Collaboration platform by Microsoft

Microsoft Mesh was a cloud-based platform for collaboration in mixed reality, offering it both as an app and as a service. Microsoft Mesh leveraged Microsoft 365 to allow people in different physical locations, using different types of devices, to participate and collaborate in a shared immersive space. There were two different applications of Mesh: Immersive Spaces in Microsoft Teams and custom environments developed with Unity and used with a dedicated Mesh client application.

While Microsoft makes the Hololens 2 and has partnered with most major PC manufacturers like HP to build Windows Mixed Reality VR headsets, Microsoft Mesh was designed to be device and operating system agnostic. However, it only supported Windows and Meta VR headsets.

It made use of elements of the AltspaceVR platform Microsoft acquired in 2017. Mesh was first announced at Microsoft's Ignite conference in 2021.

Microsoft Mesh officially transitioned out of its preview phase and was released in January 2024, becoming a listed component of Microsoft Teams, although also having its standalone app. Ahead of Ignite 2024, Christian Cawley wrote for TechRadar that "some might argue [that the promise of Mesh] has yet to be fully delivered.
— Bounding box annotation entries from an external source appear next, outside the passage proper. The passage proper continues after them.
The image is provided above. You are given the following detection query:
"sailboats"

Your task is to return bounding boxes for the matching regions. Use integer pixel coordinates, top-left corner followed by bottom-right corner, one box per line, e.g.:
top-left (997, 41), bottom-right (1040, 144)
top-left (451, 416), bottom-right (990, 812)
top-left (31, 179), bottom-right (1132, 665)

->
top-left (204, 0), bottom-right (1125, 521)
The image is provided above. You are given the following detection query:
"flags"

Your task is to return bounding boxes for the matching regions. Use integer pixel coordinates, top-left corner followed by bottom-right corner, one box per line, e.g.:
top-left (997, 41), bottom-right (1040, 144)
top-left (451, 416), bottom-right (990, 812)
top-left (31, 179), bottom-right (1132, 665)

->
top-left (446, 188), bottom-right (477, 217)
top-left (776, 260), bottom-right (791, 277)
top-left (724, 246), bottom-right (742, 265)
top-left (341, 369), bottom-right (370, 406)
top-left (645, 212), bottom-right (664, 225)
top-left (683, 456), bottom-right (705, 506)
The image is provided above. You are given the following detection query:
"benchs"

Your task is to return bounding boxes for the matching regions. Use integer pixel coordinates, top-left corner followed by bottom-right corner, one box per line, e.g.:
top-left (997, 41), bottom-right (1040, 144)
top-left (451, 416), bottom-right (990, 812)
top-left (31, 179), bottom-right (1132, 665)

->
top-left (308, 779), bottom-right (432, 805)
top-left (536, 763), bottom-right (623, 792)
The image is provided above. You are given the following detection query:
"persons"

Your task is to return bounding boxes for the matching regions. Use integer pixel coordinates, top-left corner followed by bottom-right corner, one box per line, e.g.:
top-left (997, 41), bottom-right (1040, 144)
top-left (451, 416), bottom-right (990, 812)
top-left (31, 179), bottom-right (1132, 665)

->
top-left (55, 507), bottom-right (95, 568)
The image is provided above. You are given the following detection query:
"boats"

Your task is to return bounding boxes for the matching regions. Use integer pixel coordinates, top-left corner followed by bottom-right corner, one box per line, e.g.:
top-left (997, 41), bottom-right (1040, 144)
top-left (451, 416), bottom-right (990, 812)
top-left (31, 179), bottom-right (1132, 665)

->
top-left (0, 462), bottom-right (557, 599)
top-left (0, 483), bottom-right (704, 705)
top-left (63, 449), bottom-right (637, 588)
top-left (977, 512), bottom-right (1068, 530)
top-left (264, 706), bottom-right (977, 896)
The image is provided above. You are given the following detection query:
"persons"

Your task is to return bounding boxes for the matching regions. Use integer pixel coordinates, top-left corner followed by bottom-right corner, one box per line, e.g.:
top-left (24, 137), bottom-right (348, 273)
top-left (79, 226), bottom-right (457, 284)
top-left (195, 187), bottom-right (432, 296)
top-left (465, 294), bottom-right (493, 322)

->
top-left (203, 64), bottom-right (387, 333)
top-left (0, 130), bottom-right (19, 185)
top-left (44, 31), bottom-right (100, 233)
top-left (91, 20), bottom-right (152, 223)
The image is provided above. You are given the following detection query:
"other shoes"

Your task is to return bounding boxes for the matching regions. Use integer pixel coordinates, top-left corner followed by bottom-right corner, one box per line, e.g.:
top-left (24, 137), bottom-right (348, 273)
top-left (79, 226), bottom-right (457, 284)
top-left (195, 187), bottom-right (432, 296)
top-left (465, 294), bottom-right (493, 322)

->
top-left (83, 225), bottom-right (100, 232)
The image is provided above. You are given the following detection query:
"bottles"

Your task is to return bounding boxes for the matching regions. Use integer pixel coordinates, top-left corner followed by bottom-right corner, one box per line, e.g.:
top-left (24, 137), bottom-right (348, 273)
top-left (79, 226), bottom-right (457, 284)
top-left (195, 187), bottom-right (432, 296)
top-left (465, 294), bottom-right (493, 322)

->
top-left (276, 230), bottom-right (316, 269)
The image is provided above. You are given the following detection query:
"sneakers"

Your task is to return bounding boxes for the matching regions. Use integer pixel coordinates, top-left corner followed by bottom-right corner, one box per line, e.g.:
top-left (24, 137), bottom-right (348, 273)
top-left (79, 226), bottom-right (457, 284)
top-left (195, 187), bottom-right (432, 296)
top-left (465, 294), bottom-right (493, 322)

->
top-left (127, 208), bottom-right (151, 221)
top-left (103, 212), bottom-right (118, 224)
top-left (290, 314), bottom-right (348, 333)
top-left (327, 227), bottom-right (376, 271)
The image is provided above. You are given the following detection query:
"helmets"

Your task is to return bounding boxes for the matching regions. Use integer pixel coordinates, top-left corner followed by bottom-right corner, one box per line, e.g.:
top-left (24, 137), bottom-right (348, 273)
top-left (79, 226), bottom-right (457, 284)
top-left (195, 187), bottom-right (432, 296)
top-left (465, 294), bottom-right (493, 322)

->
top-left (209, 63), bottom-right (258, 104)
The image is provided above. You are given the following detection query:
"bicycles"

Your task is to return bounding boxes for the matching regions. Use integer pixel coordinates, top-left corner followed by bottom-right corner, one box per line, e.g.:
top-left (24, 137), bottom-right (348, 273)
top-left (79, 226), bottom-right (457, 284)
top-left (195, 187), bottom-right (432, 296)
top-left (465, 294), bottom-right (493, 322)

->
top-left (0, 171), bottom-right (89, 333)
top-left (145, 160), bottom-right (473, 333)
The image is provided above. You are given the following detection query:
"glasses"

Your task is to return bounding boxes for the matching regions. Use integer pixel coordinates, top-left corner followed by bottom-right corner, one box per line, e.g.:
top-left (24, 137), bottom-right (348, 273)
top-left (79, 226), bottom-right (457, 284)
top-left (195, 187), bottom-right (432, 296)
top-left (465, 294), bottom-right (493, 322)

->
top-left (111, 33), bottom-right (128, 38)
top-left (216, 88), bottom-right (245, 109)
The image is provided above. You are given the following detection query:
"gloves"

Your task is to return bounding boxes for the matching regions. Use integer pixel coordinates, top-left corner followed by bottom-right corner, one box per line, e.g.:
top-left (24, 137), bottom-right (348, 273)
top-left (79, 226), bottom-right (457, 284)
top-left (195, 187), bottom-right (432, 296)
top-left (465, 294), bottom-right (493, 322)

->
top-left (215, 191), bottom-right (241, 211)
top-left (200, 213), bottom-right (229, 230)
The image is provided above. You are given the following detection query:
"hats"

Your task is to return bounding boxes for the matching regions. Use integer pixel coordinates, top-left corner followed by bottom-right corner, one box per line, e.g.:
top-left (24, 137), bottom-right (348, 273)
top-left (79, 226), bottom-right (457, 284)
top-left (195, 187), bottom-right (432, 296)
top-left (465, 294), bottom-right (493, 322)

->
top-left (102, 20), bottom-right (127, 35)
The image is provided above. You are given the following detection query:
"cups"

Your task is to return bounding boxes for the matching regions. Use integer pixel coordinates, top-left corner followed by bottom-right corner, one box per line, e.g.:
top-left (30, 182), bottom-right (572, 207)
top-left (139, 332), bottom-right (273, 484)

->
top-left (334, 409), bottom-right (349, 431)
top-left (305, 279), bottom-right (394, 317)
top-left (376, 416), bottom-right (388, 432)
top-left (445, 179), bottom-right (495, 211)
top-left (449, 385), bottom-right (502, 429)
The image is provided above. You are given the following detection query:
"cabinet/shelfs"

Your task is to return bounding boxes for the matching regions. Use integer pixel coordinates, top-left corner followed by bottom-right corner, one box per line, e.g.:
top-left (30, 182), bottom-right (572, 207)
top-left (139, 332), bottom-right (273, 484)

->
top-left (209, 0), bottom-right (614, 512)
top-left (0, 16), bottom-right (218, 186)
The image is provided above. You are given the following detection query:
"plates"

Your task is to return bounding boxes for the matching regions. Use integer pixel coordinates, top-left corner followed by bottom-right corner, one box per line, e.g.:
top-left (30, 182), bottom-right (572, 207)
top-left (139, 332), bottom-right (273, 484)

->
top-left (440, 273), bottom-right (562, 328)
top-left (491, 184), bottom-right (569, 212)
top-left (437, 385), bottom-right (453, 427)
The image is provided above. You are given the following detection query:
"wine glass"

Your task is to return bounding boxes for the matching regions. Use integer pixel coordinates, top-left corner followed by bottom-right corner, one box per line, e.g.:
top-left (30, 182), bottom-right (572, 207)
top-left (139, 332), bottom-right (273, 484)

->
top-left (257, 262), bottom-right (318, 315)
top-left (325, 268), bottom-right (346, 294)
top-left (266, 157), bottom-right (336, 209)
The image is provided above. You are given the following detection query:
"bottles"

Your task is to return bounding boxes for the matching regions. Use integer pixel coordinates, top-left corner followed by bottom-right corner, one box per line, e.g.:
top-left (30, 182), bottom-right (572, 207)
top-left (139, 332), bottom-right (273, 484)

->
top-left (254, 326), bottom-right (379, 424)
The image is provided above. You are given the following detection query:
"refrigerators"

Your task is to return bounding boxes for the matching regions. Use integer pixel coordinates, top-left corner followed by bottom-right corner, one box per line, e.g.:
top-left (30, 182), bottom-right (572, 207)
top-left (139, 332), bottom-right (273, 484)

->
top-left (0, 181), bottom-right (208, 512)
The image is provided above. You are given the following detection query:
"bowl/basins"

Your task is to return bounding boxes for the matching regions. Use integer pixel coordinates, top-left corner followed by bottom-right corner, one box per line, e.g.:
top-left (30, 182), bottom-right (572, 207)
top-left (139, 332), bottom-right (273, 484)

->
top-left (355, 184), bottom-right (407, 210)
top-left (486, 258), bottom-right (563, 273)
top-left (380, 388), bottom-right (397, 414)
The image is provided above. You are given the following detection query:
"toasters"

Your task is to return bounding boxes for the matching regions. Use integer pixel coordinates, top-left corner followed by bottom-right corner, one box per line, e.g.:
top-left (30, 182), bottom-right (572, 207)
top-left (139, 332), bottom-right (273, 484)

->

Microsoft has worked with companies such as Accenture and Takeda to test Mesh.

Mesh as a stand-alone platform was shut down in December 2025, with its functionality now built directly into Microsoft Teams. The Register described the shutdown as "the end of an era" for Microsoft, as the company moved away from immersive environments and instead focused further on artificial intelligence.